Proposta choc dall’Intellectual Property Office che in Gran Bretagna lancia una consultazione pubblica a favore del copyright
Un anno fa, Sajid Javid, attuale Ministro della Cultura inglese, da poco succeduto a Maria Miller, fece molto parlare di sé per aver dato notevole impulso al PIPCU, Police Intellectual Property Crime Unit, il nuovo reparto della polizia finanziato con 2,5 milioni di sterline allo scopo di tutelare la proprietà intellettuale.
Molti ricordano come il ministro di origini pakistane non esitò a definire “un vero e proprio furto” la violazione del diritto d’autore on line chiedendo aiuto ad alcuni colossi come Google, Microsoft e Yahoo.
Secondo i piani di Javid, le big company dovevano collaborare contro il fenomeno dilagante del cyber crime, bloccando tutti gli utenti che tentavano di connettersi a siti illegali.
A circa un anno di distanza si è rilevato che le misure adottate non hanno dato i frutti sperati e, complice la vivace protesta di migliaia di professionisti legati all’industria dei contenuti, oggi l’Autorità del Regno Unito ha avviato una consultazione pubblica per interpellare i privati cittadini sull’inasprimento della pena da 2 a 10 anni di reclusione.
Un aggiornamento destinato a rivoluzionare il Copyright Design and Patent Act del 1988, ormai obsoleto.

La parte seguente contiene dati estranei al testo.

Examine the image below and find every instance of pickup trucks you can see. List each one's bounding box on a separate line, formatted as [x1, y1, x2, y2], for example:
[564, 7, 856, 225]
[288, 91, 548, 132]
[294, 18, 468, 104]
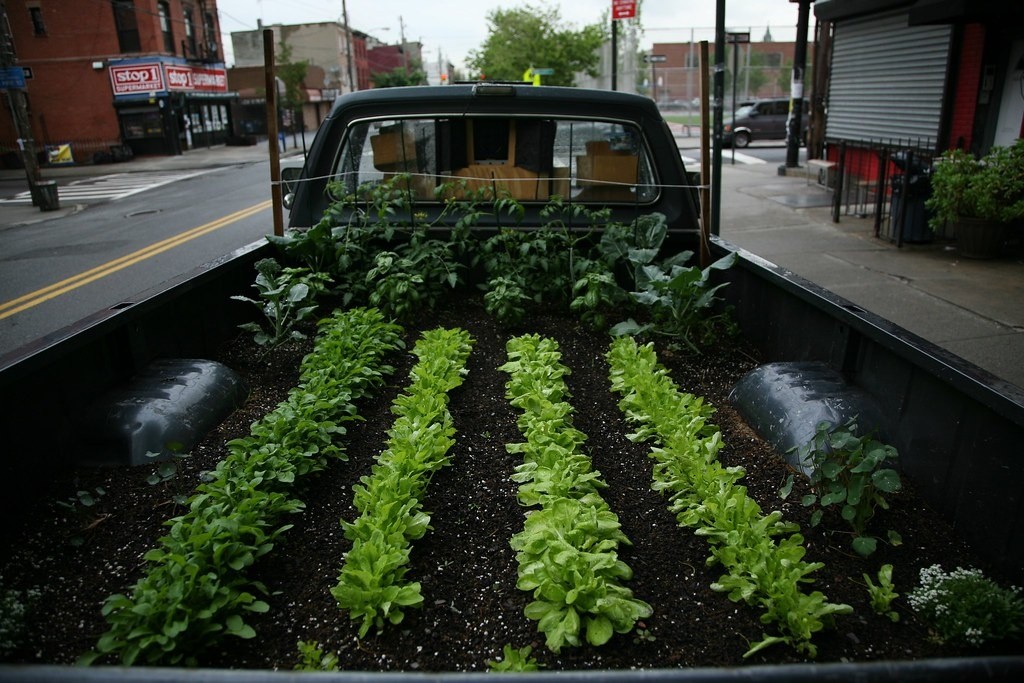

La proposta contenuta nel sondaggio potrebbe essere il preludio di una nuova normativa che tende al equiparare la violazione del copyright on line con quella off line. E più precisamente i cittadini d’oltremanica sono chiamati a rispondere se è giusto o meno punire i trasgressori, dell’uno o dell’altro reato, nella stessa maniera.
Il governo è pronto a quintuplicare gli anni di detenzione dopo aver preso atto dei danni causati, per diversi milioni di sterline, dall’industria della pirateria digitale attivissima nel Regno Unito come nel resto del mondo.
I settori più colpiti sono quelli dell’editoria (libri e giornali in testa) e della musica. Lo scopo della consultazione è di combattere il cyber crime non solo in Gran Bretagna ma in ogni continente perché il governo inglese spera che l’iniziativa popolare possa essere presa a modello anche da altri Paesi dove la tutela della proprietà intellettuale non è sufficientemente protetta e salvaguardata.
Con la collaborazione dei cittadini e dei maggiori fornitori di connettività, il Regno Unito spera di riuscirci, stavolta facendo sul serio.
Nell’ambito del Digital Economy Act infatti, già da quest’estate potrebbe partire l’innovativo sistema on line che avvisa gli utenti di non utilizzare siti pirati o scaricare contenuti in maniera illecita.
Dal Regno Unito, quindi, scende in campo una vera task force che forse farà tremare i trasgressori, sia che si tratti di semplici utilizzatori piuttosto che di esperti hacker, senza limitare la libertà della rete.